Prefix Sum 2D

Concept

2D prefix sum extends the 1D idea to a grid. pref[i][j] stores the sum of all elements in the rectangle from (1,1) to (i,j). Any rectangular subregion sum can then be computed in O(1) using inclusion-exclusion: add the full rectangle, subtract the two overlapping strips, add back the doubly-subtracted corner.

When to Use

• ▸Multiple rectangle sum queries on a static 2D grid
• ▸Forest/tree counting in a grid region
• ▸Any problem asking 'sum of values in rectangle (x1,y1) to (x2,y2)'
• ▸Reducing O(n*m) per query to O(1) per query

Intuition

Build the prefix sum grid: pref[i][j] = value + left + top - top-left (to avoid double counting). To query rectangle (x1,y1)-(x2,y2), use inclusion-exclusion: take the big rectangle pref[x2][y2], subtract the strip above and the strip to the left, then add back the corner that was subtracted twice. Drawing it on paper makes the formula click instantly.

Complexity

Template Code

#include<bits/stdc++.h>
using namespace std;

int main(){
    ios_base::sync_with_stdio(0), cin.tie(0);

    int n, m;
    cin >> n >> m;

    vector<vector<int>> pref(n+1, vector<int>(m+1, 0));
    int x;
    for(int i = 1; i <= n; i++){
        for(int j = 1; j <= m; j++){
            cin >> x;
            pref[i][j] = x + pref[i-1][j] + pref[i][j-1] - pref[i-1][j-1];
        }
    }

    int q, sum;
    int x1, y1, x2, y2;
    cin >> q;
    for(int i = 0; i < q; i++){
        cin >> x1 >> y1 >> x2 >> y2;
        sum = pref[x2][y2] - pref[x1-1][y2] - pref[x2][y1-1] + pref[x1-1][y1-1];
        cout << sum << "\n";
    }

    return 0;
}

// Sample Input:
// 3 3
// 1 2 3
// 4 5 6
// 7 8 9
// 2
// 1 1 2 2
// 1 1 3 3
//
// Sample Output:
// 12
// 45

Work to be completed:
Based on the 2D prefix sum page, decide whether each statement is true. Answer yes or no for each and quote the words from the page that settle it.
1. A sum over any rectangular part of the grid can be found in O(1).
2. The method is meant for a grid whose values change between queries.
3. In the template code, the prefix array has n rows and m columns.
The data that comes next is separate material and has no connection to the 2D prefix sum page.

Saved data entries:
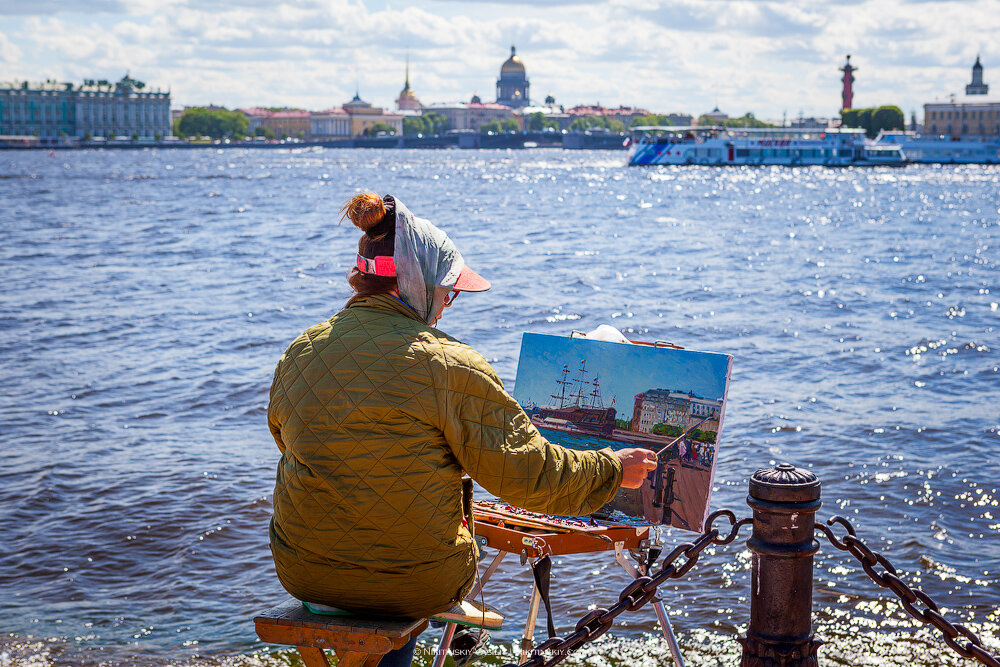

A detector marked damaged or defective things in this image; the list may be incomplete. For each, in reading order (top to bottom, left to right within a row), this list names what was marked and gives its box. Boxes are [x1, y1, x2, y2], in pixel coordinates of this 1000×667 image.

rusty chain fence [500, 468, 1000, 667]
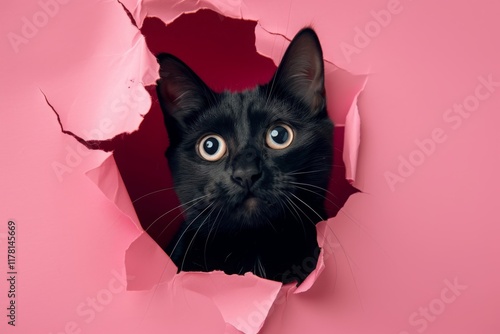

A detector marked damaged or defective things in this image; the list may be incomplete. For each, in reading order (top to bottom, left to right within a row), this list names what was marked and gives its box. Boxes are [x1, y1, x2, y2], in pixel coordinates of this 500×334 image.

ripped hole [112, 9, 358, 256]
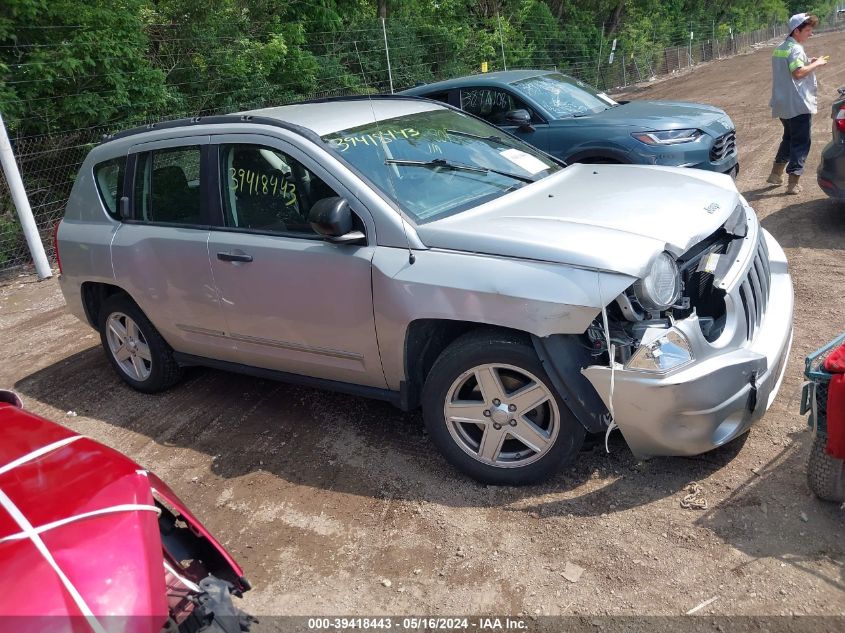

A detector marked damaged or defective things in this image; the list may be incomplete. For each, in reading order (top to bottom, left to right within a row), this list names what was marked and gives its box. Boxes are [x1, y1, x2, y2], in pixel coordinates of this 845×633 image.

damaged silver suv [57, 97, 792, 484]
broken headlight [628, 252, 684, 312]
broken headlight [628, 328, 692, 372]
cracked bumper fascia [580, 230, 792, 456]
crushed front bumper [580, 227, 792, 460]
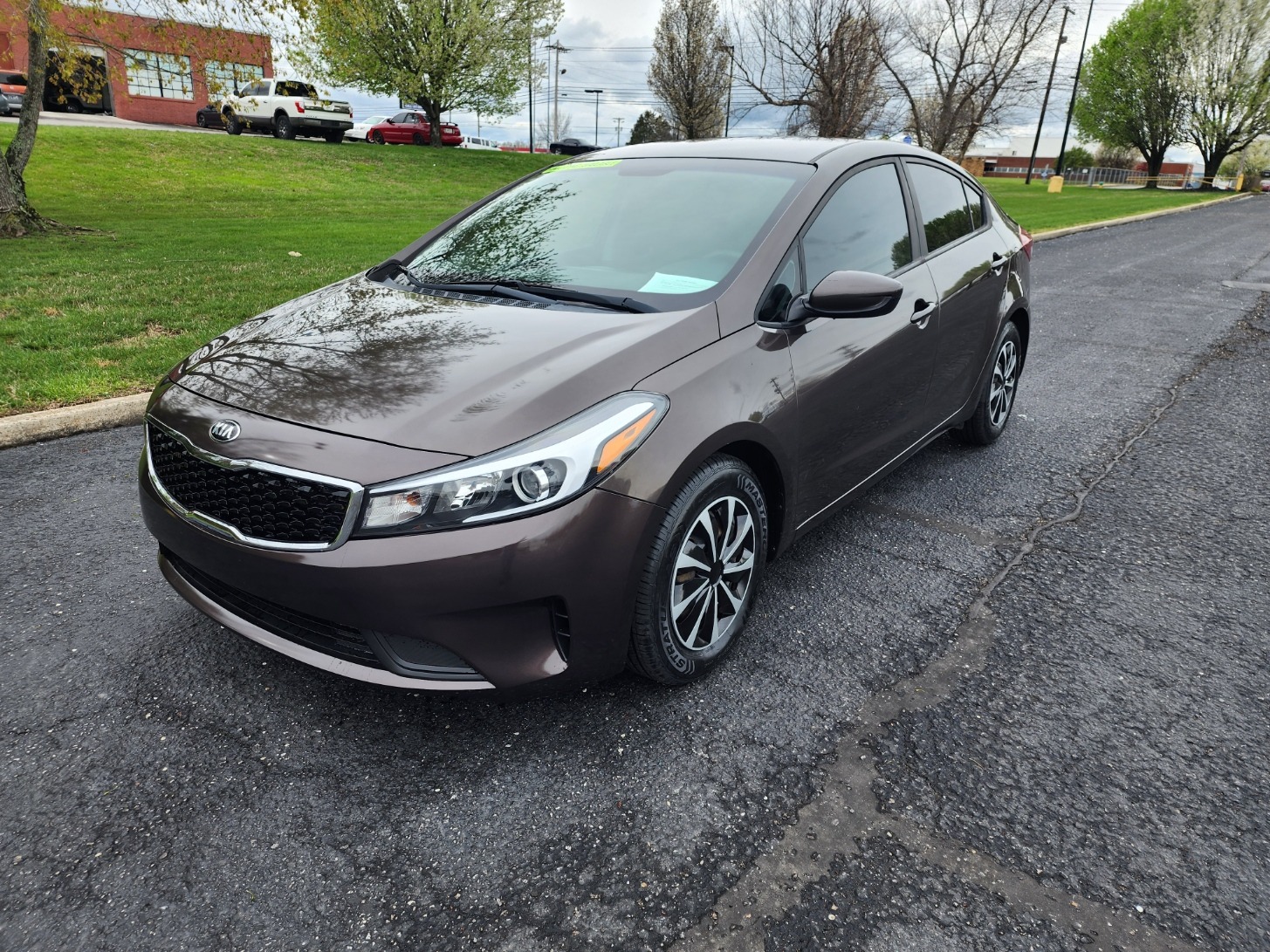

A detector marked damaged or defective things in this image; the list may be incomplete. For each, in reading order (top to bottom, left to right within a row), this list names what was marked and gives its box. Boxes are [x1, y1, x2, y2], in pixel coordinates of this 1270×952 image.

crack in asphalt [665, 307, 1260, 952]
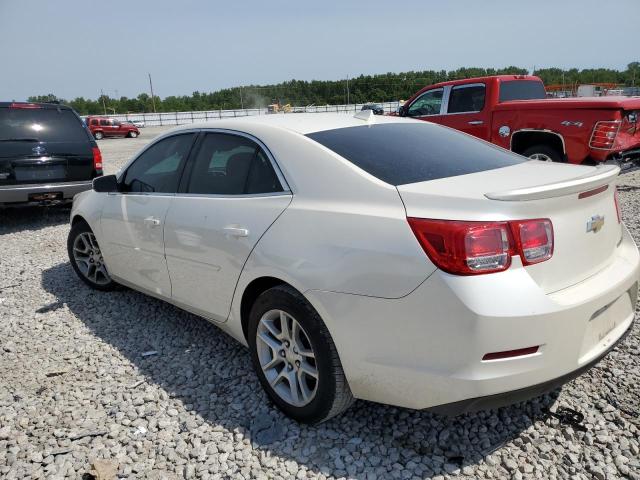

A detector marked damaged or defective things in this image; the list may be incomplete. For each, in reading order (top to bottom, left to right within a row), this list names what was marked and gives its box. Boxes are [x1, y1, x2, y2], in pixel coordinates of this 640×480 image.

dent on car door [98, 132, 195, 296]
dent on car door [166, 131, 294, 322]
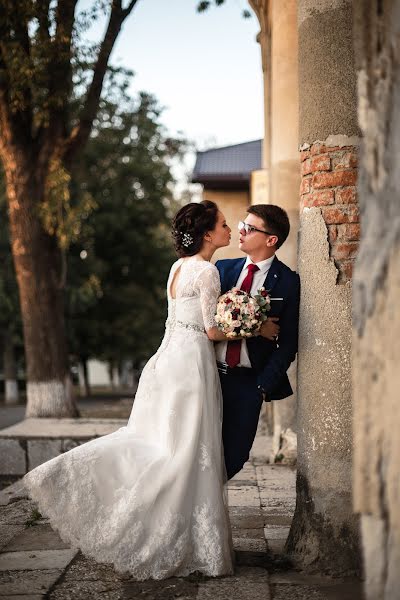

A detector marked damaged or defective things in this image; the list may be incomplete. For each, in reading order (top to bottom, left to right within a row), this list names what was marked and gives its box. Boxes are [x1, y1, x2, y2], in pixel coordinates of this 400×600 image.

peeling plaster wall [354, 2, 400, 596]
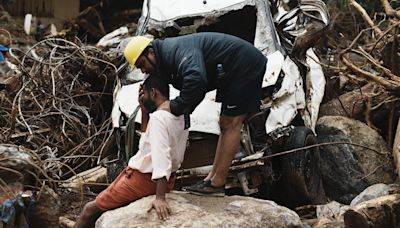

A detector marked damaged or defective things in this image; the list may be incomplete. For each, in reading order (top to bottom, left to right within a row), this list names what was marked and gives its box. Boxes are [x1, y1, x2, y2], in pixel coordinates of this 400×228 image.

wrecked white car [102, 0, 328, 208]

Exercise result:
1. Yes: "Any rectangular subregion sum can then be computed in O(1) using inclusion-exclusion"
2. No: "Multiple rectangle sum queries on a static 2D grid"
3. No: "vector<vector<int>> pref(n+1, vector<int>(m+1, 0));"